Challenges —
A. From the passage on California's economy below, list the things that experts say growth in single-family housing and construction signals.
B. Quote the passage on California's economy below, between "There are other" and "and general optimism.", inclusive.
# Text passage start
There are other positive signs. The number of unemployed Californians dropped to 1.8 million, also the lowest number in nearly four years. The state has added more than 564,000 nonfarm payroll jobs since the economic recovery began in 2010.
"The job gains have been fairly widespread," said economist Jerry Nickelsburg, a professor at the University of California, Los Angeles. "We're finally seeing an increase in construction, particularly single-family housing."
He added that such signs are "continued evidence that California's economy is growing and is recovering."
Experts say growth in single-family housing and construction are good indicators of recovery because they signal increased wealth, relatively high-paying blue-collar jobs, and general optimism.
The danger of a downturn still lurks, however, most immediately in the form of the impending "fiscal cliff." Business and government officials have warned that fallout from ongoing budget negotiations at the nation's capital could halt California's recovery.
Without a deal, automatic spending cuts will slash local government budgets and raise tax rates for workers as the nation struggles to get over the effects of the Great Recession. Also, unemployment benefits for 400,000 Californians would expire next month without an agreement from Congress and the president.
Also, despite the gains indicating one of the nation's fastest growing economies, California still lagged behind the national unemployment rate of 7.7 percent.
# Text passage end
# Data segment start
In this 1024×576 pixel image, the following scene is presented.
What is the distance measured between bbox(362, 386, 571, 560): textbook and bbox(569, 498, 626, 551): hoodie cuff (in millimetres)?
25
# Data segment end
Answers in order —
A.
- increased wealth
- relatively high-paying blue-collar jobs
- general optimism

B.
There are other positive signs. The number of unemployed Californians dropped to 1.8 million, also the lowest number in nearly four years. The state has added more than 564,000 nonfarm payroll jobs since the economic recovery began in 2010.
"The job gains have been fairly widespread," said economist Jerry Nickelsburg, a professor at the University of California, Los Angeles. "We're finally seeing an increase in construction, particularly single-family housing."
He added that such signs are "continued evidence that California's economy is growing and is recovering."
Experts say growth in single-family housing and construction are good indicators of recovery because they signal increased wealth, relatively high-paying blue-collar jobs, and general optimism.